Shibumi was published in 1979 and features a cabal of sinister corporations (which makes it relevant today). Written by “Trevanian,” a pseudonym of Rodney William Whitaker (an academic who remained mysterious for most of his writing career), Shibumi is the kind of suspenseful thriller that engages you and won’t let you go until the last page. Shibumi is set in the 1970s. The plot of the novel revolves around the struggle between the “Mother Company” (a group of energy companies who secretly controls the world) and an assassin, Nichola├» Hel. Like most of the Trevanian novels, questions of identity, conspiracy, and secrecy swirl together. If you enjoy suspenseful fiction with plenty of action, Shibumi will delight you. I’ve enjoyed all the Trevanian novels and can recommend all of them. Tomorrow, I’ll review the new Don Winslow novel, Satori, which is the just published prequel to Shibumi (after 32 years!) featuring the back story to super-assassin, Nicholai Hel. Stop by tomorrow and check out the review.
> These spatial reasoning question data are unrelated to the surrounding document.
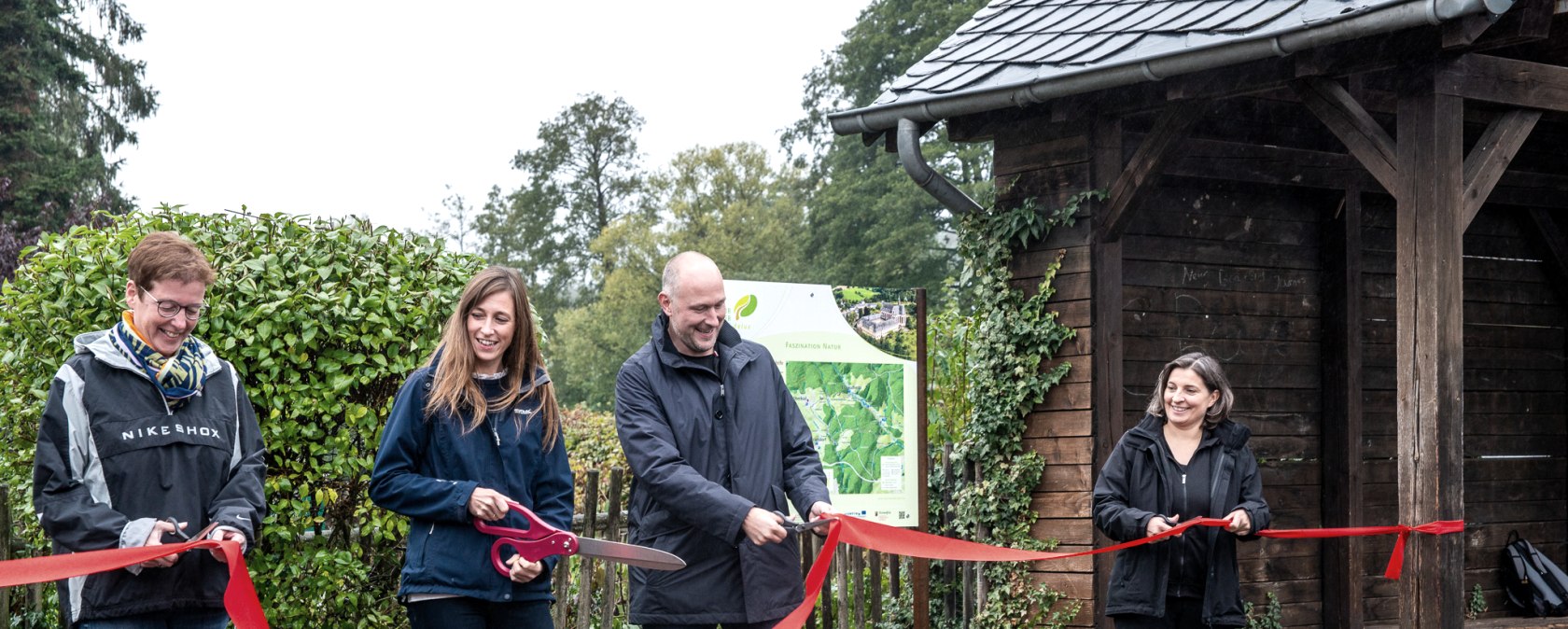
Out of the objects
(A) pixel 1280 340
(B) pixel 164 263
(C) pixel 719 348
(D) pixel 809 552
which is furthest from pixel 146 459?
(A) pixel 1280 340

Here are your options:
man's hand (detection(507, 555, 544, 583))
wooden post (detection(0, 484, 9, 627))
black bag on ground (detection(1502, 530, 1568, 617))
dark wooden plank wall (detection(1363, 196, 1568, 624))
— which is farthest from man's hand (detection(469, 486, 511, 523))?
black bag on ground (detection(1502, 530, 1568, 617))

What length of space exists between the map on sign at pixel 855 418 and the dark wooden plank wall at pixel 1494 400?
3.22 m

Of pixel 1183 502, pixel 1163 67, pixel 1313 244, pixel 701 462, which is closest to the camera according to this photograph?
pixel 701 462

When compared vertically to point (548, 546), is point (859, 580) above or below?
below

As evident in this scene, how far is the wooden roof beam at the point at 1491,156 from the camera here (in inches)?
211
Next Friday, FORGOTTEN BOOKS will be hosted by the improvisatory and impulsive Todd Mason. And, the week after that, Patti Abbott (Queen of Forgotten Books) will return to reign over the reviews of works that don’t deserve oblivion. Here’s the list of this week’s FFB contributors:
Gerald Saylor
Elizabeth Foxwell
Yvette Banek
Joe Barone
Paul Bishop
Bill Crider
Scott Cupp
Martin Edwards
Ed Gorman
Glen Harper
Jerry House
Randy Johnson
B.V. Lawson
Evan Lewis
Steve Lewis
Julia Madeleine
Todd Mason
John Norris
Juri Nummelin
Richard Pangborn
James Reasoner
Richard Robinson
Ron Scheer
Kerrie Smith
Kevin Tipple
David Rachels

27 thoughts on “FORGOTTEN BOOKS #107: SHIBUMI By Trevanian

  1. Jeff Meyerson

    Great, now I guess you see my cunning plan to wait 32 years to read this worked!

    Seriously, the only Trevanian books I’ve read are THE EIGER SANCTION and THE MAIN.
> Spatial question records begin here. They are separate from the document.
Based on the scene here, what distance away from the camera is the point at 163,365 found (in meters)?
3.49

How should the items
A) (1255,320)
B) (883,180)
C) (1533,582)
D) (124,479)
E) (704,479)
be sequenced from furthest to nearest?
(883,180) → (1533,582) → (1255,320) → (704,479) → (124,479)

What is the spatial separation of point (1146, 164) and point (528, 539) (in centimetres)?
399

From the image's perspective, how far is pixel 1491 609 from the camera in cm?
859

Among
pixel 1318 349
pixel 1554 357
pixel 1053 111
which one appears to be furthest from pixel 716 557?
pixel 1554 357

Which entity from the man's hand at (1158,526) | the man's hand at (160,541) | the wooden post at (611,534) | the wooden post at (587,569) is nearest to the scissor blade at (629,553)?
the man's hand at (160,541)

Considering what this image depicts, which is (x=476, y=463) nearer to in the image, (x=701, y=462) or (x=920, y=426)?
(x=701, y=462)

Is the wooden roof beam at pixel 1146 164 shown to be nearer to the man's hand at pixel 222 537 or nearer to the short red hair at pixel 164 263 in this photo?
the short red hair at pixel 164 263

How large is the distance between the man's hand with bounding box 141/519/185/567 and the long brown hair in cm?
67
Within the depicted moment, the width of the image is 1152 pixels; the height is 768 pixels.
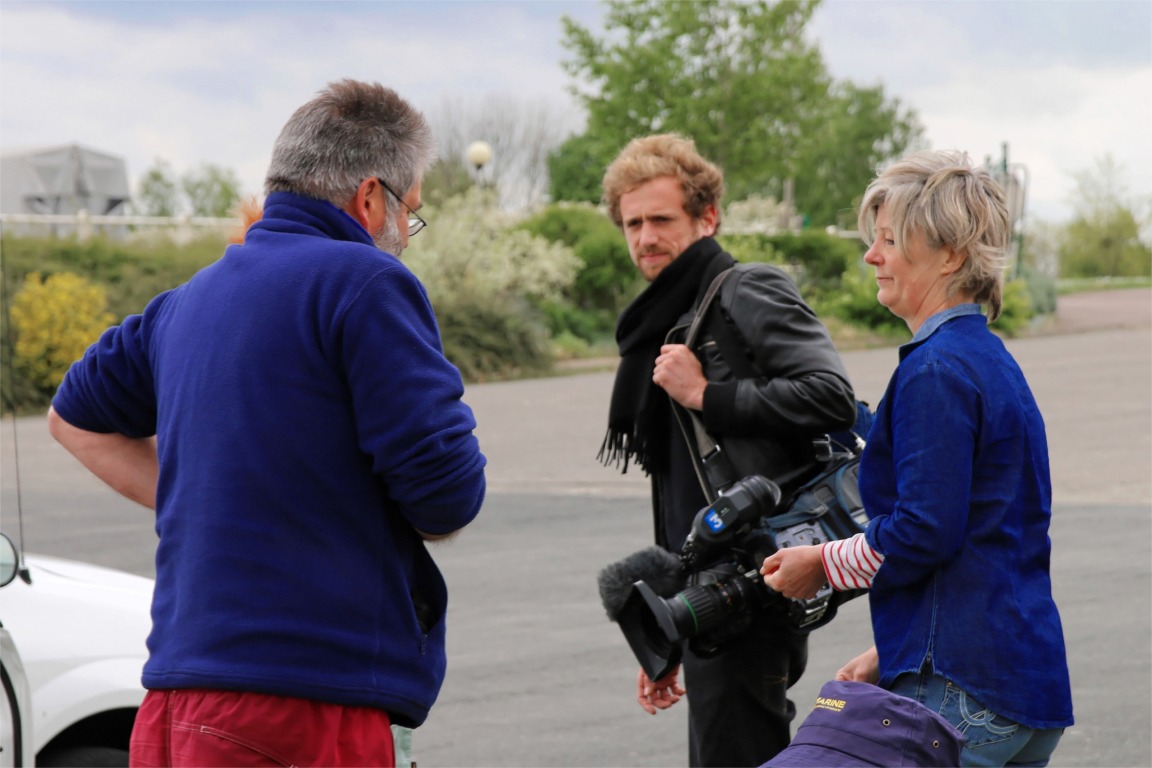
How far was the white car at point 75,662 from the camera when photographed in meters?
3.49

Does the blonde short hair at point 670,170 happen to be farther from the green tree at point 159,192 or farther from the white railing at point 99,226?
the green tree at point 159,192

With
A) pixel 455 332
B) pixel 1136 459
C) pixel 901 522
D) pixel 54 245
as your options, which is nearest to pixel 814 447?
pixel 901 522

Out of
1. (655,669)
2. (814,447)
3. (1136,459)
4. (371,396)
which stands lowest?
(1136,459)

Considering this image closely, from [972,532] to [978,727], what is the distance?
334 millimetres

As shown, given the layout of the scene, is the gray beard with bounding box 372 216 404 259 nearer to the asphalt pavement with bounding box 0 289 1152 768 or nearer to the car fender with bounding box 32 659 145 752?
the asphalt pavement with bounding box 0 289 1152 768

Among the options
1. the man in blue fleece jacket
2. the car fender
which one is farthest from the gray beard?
the car fender

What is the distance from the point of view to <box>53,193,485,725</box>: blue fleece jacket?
216cm

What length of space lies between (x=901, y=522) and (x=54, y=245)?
75.4ft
    Good to know this one is worth reading.

  2. Scott Cupp

    I had a friend or two who had Whitaker as a Professor at the University of texas. I knew he was Trevanian and never went by to get books signed. Idiota!

    1. george Post author

      There’s a cult of “Trevanian” collectors who wished you had dropped by for a visit with their idol, Scott. And you might be driving a BMW today.

  3. Todd Mason

    Well, improvisational and expulsive, anyway. The synopsis of SHIBUMI, which I, like Jeff, have been Meaning to Get To for some decades, reminds me of Algis Budrys’s wild hopes for the success of MICHAELMAS. But Berkley wasn’t going to put that much effort in.

    1. george Post author

      I read MICHAELMAS, Todd. I bought it when it first came out and was disappointed in it. I found it nowhere as near as good as Budrys’s earlier work.

  4. BV Lawson

    I love the NYT’s description of Trevanian/Whitaker as “the only writer of airport paperbacks to be compared to Zola, Ian Fleming, Poe and Chaucer.”

  5. Drongo

    SHIBUMI put me to sleep, even though I really wanted to like it. George, somebody other than you must also admire it though, because it’s been years since I encountered a copy in a used bookstore.

  6. Julia Madeleine

    Never read Shibumi. Looks interesting though. I didn’t do my FFB this week. I didn’t finish reading the book in time. But I’ll have one for next Friday. In the meantime I’ll check out everyone else’s books. Thanks :o)

    1. george Post author

      Making the FFB links is tedious, Rick. But, Patti deserves a break so I’m happy to host FFB from time to time. I’m sure you’ll be an excellent FFB host!